Выбрать главу

— И он очень рад, что попал туда, — продолжал Горак, заглядывая в глаза собеседникам.

Фишер наклонился к листку, лежащему перед Томаном, потянув за собой его взгляд.

— Да, они-то сумели сказать всему «прости-прощай», — буркнул Фишер. — И, может, навсегда…

— И это единственно правильное! Лучше сразу… хотя бы в Дружину!

Фишер посмотрел в строптивое лицо Горака и оглянулся: в углу за его спиной, блеснув очками, вскочил Слезак:

— Не буду вам мешать…

— Да что вы, — засмеялся Блага, — мы всего-навсего газету смотрим!

Слезак все-таки молча, торопливо стал надевать мундир.

— Боится, — заметил Горак, — спокойно и преданно посмотрев в глаза Томаиу.

— Конечно, — сердито проворчал Слезак, — тем, кто делает газету, бояться нечего…

— Так ты сам тогда пойди, хоть газету делай вместо них…

— Воображаю, что это была бы за газета! — воскликнул насмешливо Блага, и весь кружок залился примирительным смехом.

Широкоплечий Блага не дал Слезаку выйти.
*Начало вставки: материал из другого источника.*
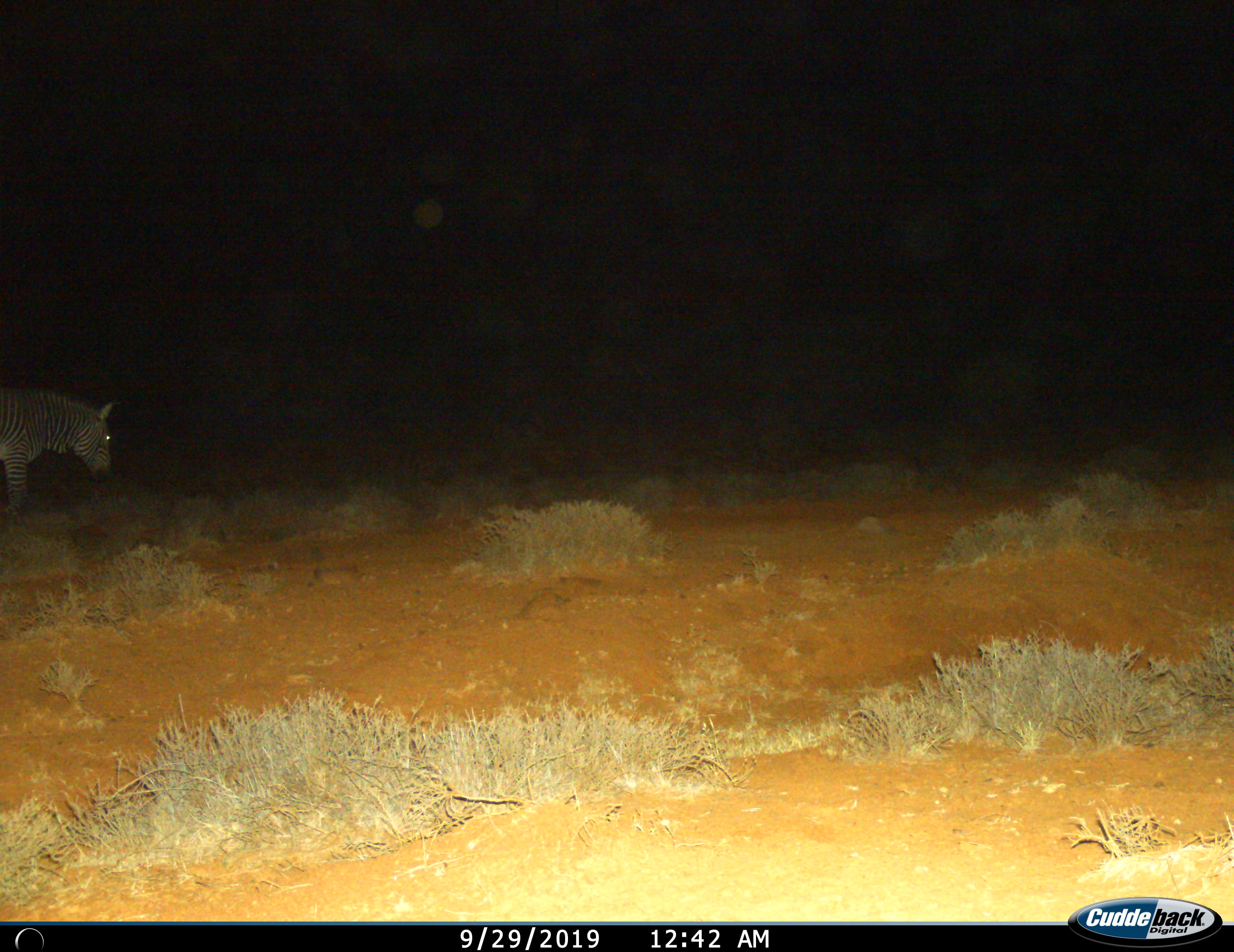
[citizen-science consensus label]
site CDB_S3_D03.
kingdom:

Он загородил ему дорогу и, обхватив лейтенанта за талию, попытался закружить его в танце, напевая на мотив «Шел дротарь» слова «Сохрани нам, господи»… [168]
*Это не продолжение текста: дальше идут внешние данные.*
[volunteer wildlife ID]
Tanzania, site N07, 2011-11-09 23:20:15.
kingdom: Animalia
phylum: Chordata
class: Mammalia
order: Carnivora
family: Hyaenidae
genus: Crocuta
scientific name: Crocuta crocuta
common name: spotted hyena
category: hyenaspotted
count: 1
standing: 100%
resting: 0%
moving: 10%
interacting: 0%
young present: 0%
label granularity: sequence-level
Слезака душила немая бессильная ярость. Зато Ржержиха, возмущенный не менее его, — кадеты явно хватили через край, — взревел могучим, все покрывающим голосом:

Ох, и глупые же люди!..

Тогда Блага оставил Слезака и повернул фронт против Ржержихи.

— Видали! — закричал он. — Заговорил «цвет» общества!

54

Лейтенант Томан сам чувствовал — и это тревожило и опьяняло его, — что с его приходом в лагерь паруса мирных дней сразу наполнились ветром. После разговоров, затягивавшихся иной раз за полночь, он с утра убегал в поля — но и там его не оставляли мысли о кадетах, раздувая волнующие мечты.
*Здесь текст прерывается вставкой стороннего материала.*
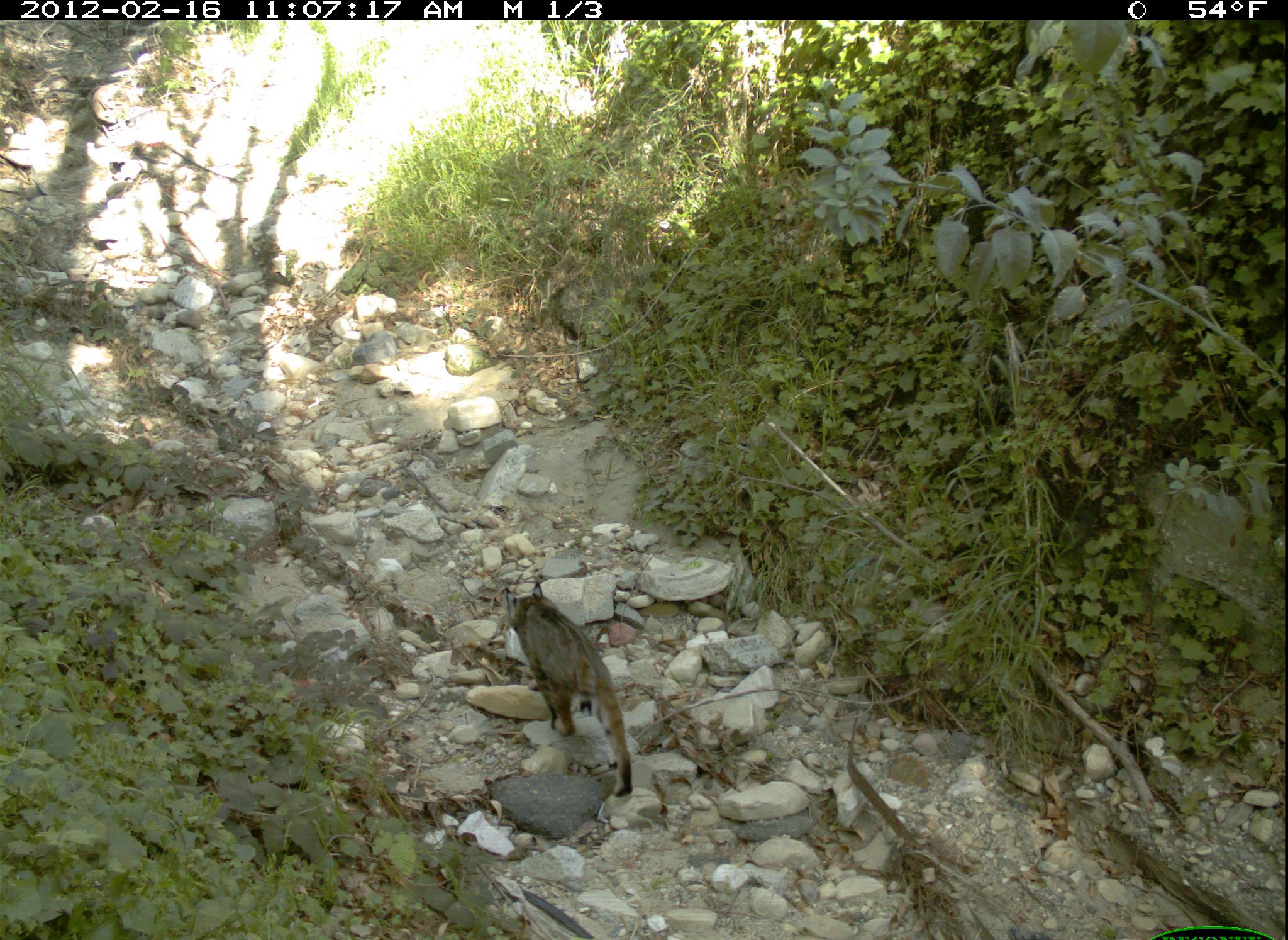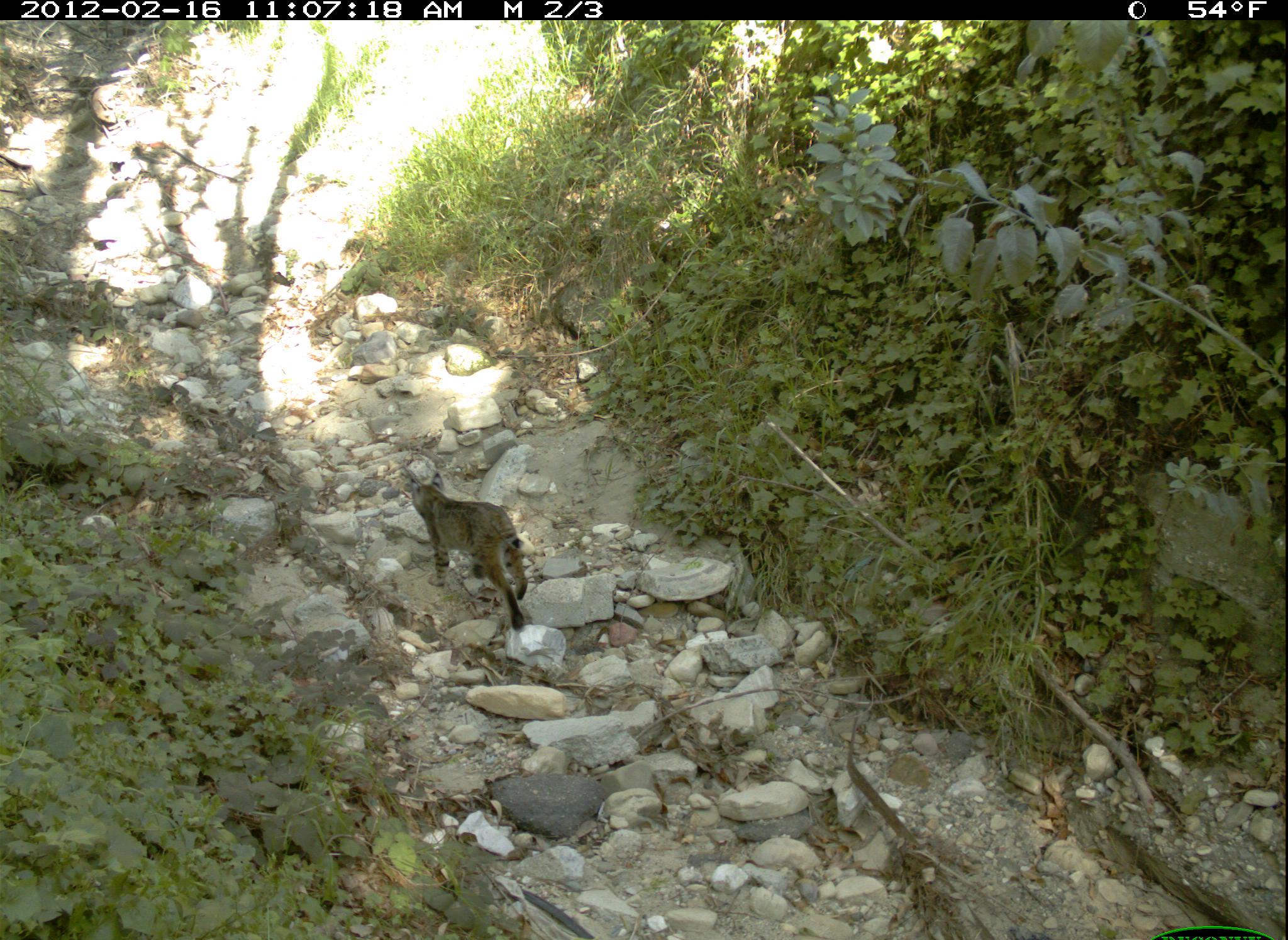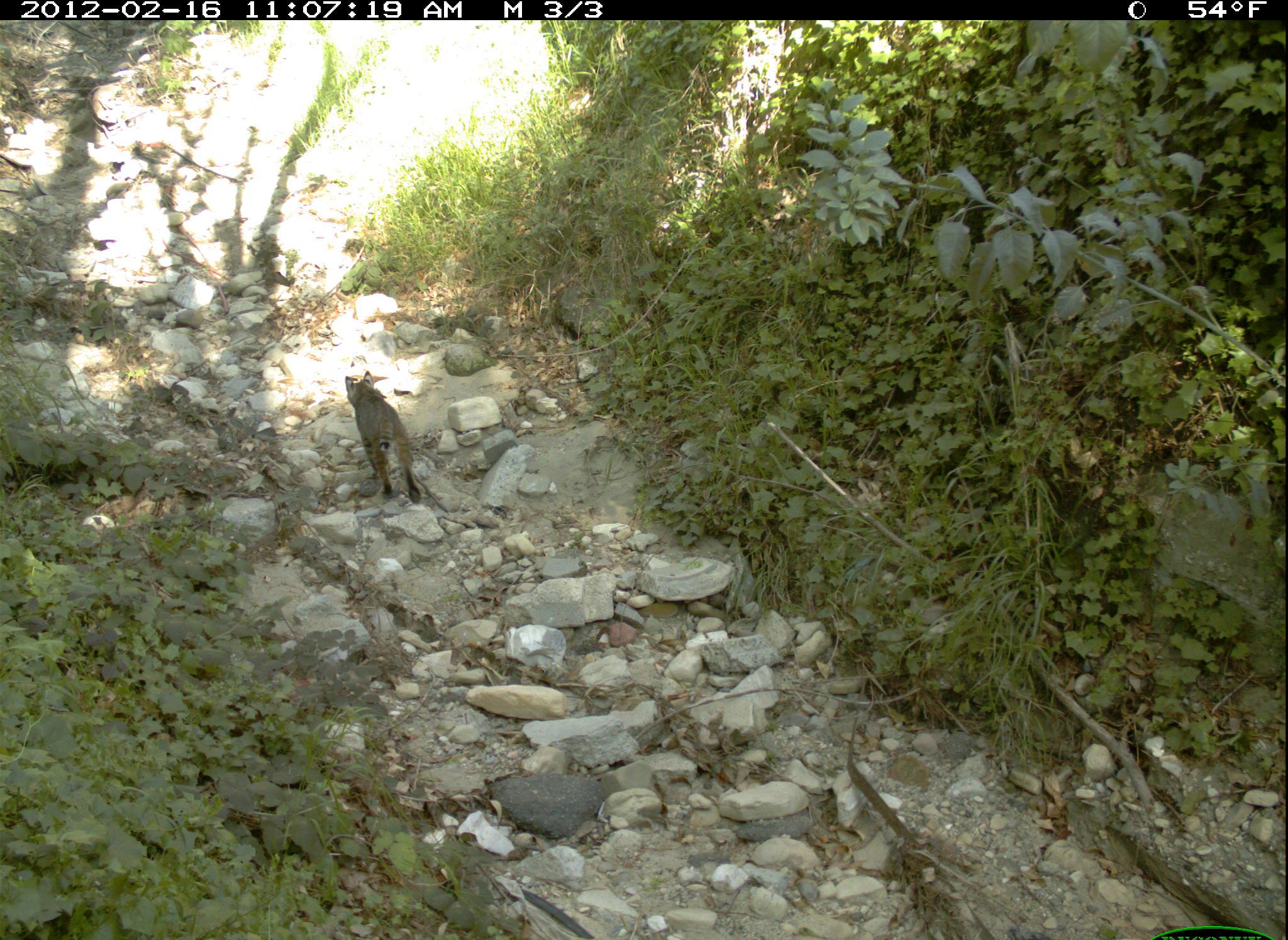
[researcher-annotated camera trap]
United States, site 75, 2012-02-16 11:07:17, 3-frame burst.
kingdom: Animalia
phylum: Chordata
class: Mammalia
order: Carnivora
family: Felidae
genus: Lynx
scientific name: Lynx rufus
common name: bobcat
Bobcat (Lynx rufus).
Лицом к лицу с необъятной землей, среди которой вольно ширилось что-то в груди, Томан живее представил себе гуситского полководца Яна Жижку, о котором говорили накануне. Земля ложилась ему под ноги покорной, дрожащей собачонкой. Кровь и смерть являлись ему тогда как слава и торжество.

По утрам полыхала земля — колосья, клонясь под ветром, будто вспыхивали, и вспышки эти звали на бой, вперед, по летящей вдаль равнине. В зените сияла слава свободы, о которой мечтали по вечерам.

Томану приятно было чувствовать свои мускулы и бег крови по жилам. Ои думал о тех днях в окопах, когда в полях сходит снег и пробивается зелень. Тогда люди, обманутые тишиной, начинают верить в победу и мир, и каждый выстрел, прогремевший в такую минуту, силой своей пробуждает силу, спавшую в людях.

В таком настроении однажды пришло сумасбродное решение, и Томан вдруг резко повернул назад: зачем я здесь?

Холодок пробежал по коже — до того упоительна была новая мысль. Томан побежал, будто мог опоздать к чему-то; еще ему вспомнился поручик Миончковский: если б уехать с ним вместе — вот радость была бы!

Однако мысль о Миончковском сейчас же потянула за собой воспоминание о последней проведенной с ним ночи: посмертная маска прошедших дней, пустой, остылый мир, холодные прикосновения к чувствительным кончикам нервов…

И когда Томан снова взглянул на поля, увидел: земля, только что внушавшая смелые замыслы, мечется в холодной тревоге под напором ветра. Так же металась она перед боем и после — над трупами. По такой земле, под такими ветрами бродят с пересохшим горлом смертельно усталые солдаты…

По дороге от лагеря медленно шли парами четверо пленных. Томан, не раздумывая, уклонился от встречи, свернув на тропинку в луга. Он чувствовал, что на него смотрят, и передернулся, вспомнив Грдличку и Кршижа.

«Эти-то не сумеют сказать всему прости-прощай», — смутно подумалось ему.

А в лагере его уже искали. И тогда впервые в душе Томана что-то восстало против этого.

Лейтенант Фишер, который постоянно испытывал потребность в новостях, как пьяница — в алкоголе, издалека кричал ему:

— Вы уже говорили с Петрашем?

Когда Томан приблизился, Фишер объявил:

— Петраш, возможно, поедет в Киев, в Союз! Пошлем коллективное заявление о том, что хотим работать!

— Я уже подал заявление, — нерешительно проговорил Томан.

Взгляд его против воли остановился на Гораке, который в это время спорил с двумя кадетами.

— Ну ладно, — говорил он, — пусть на работу! Но главное — попасть потом в армию!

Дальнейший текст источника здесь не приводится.